ZooKeeper to KRaft Migration Phases and Sub-phases

This topic is the concept reference for the ZooKeeper to KRaft migration. Use it to interpret the phase and sub-phase names reported by CFK, and to look up key concepts (such as dual-write mode and point of no return) that the migration procedure and rollback procedure reference.

Overview

The ZooKeeper to KRaft migration moves a Confluent Platform cluster from ZooKeeper-managed metadata to a KRaft-managed controller quorum without losing data. It runs as a state machine: the cluster passes through SETUP (preparation and validation), MIGRATE (initial metadata copy), and DUAL-WRITE (metadata mirrored to both stores) before you commit to MoveToKRaftControllerOnly or fall back via RollbackToZk. The final state is COMPLETE.

|zk| to |kraft| migration phase flow diagram

ZooKeeper to KRaft migration phase flow diagram

Key concepts

These concepts inform how each phase behaves. The procedure and rollback pages link back to this section for definitions.

Dual-write mode

In the DUAL-WRITE phase, CFK writes metadata changes to both ZooKeeper and the KRaftController quorum. The cluster remains fully serviceable for client traffic during this phase. DUAL-WRITE is a stable waiting state. The migration job stays here indefinitely until you trigger finalization or rollback.

Point of no return

Rollback is only possible during SETUP, MIGRATE, and DUAL-WRITE. When you apply the platform.confluent.io/kraft-migration-trigger-finalize-to-kraft annotation, the migration job moves out of DUAL-WRITE and into MoveToKRaftControllerOnly. Once in MoveToKRaftControllerOnly, ZooKeeper metadata is no longer authoritative and the cluster cannot return to ZooKeeper.

FINALIZE is not a phase

FINALIZE is the action you trigger from DUAL-WRITE by applying the finalize annotation. The annotation moves the migration into the MoveToKRaftControllerOnly phase. COMPLETE indicates that MoveToKRaftControllerOnly has finished successfully.

Data preservation

All topics, consumer groups, and partition data committed to Kafka during the migration are preserved across both finalization and rollback. Kafka keeps its log segments and partition data on disk regardless of which path you take from DUAL-WRITE.

CR locks

During migration, CFK locks the Kafka, ZooKeeper, and KRaftController CRs by adding the platform.confluent.io/kraft-migration-cr-lock=true annotation. Only the CFK operator service account can modify locked CRs; all other UPDATE and DELETE requests are denied. For the enforcement mechanisms (VAP versus webhook), see CR lock enforcement.

Migration phase: SETUP

SETUP prepares the cluster for migration. CFK validates configuration, derives the inter-broker protocol (IBP) version, locks the Kafka, ZooKeeper, and KRaftController CRs, and starts the KRaftController quorum in migration mode.
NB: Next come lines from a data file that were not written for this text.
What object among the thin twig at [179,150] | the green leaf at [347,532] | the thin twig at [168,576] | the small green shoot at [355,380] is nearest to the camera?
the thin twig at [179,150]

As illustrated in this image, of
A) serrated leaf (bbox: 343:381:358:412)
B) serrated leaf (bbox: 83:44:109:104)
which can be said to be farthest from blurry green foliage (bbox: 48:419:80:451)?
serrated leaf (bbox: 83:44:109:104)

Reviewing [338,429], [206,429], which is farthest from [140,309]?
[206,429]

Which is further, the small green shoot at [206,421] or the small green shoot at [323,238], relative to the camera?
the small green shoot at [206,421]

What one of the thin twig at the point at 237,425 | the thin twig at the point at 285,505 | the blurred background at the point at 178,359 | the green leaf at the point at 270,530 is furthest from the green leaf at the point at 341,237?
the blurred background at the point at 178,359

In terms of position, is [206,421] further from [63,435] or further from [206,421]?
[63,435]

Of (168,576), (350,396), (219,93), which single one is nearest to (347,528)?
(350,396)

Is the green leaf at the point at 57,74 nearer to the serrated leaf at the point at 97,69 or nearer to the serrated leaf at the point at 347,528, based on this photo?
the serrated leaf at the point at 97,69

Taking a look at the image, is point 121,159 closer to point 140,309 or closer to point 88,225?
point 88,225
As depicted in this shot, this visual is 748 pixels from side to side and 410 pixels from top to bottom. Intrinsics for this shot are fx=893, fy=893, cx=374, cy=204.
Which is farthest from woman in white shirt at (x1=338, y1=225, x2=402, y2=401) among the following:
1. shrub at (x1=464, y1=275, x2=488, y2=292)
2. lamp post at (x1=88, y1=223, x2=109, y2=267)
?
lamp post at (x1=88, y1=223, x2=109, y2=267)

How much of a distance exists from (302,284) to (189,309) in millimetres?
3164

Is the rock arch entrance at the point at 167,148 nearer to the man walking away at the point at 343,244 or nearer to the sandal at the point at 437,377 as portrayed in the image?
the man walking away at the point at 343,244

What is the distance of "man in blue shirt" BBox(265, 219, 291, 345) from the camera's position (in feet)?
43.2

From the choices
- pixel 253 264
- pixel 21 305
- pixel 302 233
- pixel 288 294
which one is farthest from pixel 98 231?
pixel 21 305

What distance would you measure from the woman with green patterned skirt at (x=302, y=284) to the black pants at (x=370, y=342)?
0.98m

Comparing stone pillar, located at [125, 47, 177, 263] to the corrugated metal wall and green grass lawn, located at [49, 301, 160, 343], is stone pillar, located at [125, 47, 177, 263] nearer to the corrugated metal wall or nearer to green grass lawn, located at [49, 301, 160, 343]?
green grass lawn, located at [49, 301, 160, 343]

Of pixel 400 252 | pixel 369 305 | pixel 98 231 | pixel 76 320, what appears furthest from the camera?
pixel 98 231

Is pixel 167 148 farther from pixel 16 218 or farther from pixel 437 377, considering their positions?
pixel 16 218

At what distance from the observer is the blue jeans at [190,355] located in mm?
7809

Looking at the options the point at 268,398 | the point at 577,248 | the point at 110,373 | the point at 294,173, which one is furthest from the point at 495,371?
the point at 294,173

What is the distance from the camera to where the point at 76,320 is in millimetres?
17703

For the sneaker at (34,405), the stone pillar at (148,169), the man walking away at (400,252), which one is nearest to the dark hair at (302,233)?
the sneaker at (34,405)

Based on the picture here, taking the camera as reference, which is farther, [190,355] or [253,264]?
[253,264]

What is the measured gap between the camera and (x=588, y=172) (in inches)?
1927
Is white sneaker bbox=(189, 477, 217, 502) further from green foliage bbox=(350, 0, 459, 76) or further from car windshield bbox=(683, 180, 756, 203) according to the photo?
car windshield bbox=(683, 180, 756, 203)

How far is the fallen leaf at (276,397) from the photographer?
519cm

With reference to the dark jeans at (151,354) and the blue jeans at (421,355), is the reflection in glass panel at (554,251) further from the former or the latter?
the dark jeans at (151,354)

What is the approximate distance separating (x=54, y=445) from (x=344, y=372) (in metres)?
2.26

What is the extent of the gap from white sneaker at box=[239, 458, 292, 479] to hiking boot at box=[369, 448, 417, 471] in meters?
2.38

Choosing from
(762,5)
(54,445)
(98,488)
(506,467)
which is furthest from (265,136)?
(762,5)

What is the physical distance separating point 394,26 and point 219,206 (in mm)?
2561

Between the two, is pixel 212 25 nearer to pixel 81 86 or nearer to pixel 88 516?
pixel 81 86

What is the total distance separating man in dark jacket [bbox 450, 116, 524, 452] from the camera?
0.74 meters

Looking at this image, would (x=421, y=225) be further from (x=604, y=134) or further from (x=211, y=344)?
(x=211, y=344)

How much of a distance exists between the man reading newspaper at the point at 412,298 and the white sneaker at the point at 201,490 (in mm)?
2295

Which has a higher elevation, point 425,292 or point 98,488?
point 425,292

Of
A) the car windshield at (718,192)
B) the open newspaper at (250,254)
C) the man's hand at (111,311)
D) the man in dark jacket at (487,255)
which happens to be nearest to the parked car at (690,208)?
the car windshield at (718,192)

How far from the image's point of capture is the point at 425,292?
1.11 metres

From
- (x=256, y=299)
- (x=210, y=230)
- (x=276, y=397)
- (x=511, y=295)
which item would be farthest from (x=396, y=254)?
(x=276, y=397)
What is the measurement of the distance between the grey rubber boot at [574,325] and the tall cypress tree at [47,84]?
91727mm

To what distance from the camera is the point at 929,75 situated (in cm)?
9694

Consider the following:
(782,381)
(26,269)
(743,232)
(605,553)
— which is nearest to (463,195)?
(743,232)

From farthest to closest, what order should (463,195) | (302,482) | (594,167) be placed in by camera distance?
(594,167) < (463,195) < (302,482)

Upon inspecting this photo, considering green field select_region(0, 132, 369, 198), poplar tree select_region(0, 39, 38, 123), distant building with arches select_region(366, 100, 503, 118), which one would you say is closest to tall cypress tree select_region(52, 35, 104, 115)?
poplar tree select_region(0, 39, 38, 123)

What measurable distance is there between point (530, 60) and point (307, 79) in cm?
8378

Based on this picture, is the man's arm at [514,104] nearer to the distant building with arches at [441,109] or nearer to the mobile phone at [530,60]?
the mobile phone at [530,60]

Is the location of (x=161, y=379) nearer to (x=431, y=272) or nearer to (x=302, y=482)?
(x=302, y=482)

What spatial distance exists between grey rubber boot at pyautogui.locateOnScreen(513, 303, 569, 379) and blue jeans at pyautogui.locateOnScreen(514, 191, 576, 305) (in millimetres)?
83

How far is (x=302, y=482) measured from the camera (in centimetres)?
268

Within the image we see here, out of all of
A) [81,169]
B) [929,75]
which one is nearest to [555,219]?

What to watch for: several SETUP sub-phases finish in under a second, so a single kubectl get might miss them. Use kubectl get kraftmigrationjob -w to see each sub-phase as it progresses.

When the migration job is in the SETUP phase, the log has the status, Migration current status SETUP/<sub-phase>.

CFK performs the following tasks at each sub-phase during the SETUP phase:

  1. SubPhaseSetupPreChecks: Validates configOverrides.server for blocklisted configuration keys that conflict with CFK-managed migration configurations.

  2. SubPhaseSetupDeriveIBPVersion: Derives the inter-broker protocol (IBP) version for migration. CFK automatically determines the IBP from the image tag for standard Confluent images. For custom images, CFK reads the platform.confluent.io/kraft-migration-ibp-version annotation from the Kafka CR. The migration job stores the derived IBP version in its status for use in subsequent phases.

  3. SubPhaseSetupAddMigrationAnnotation: Adds the platform.confluent.io/kraft-migration-cr-lock annotation to the ZooKeeper, Kafka, and KRaft controller CRs.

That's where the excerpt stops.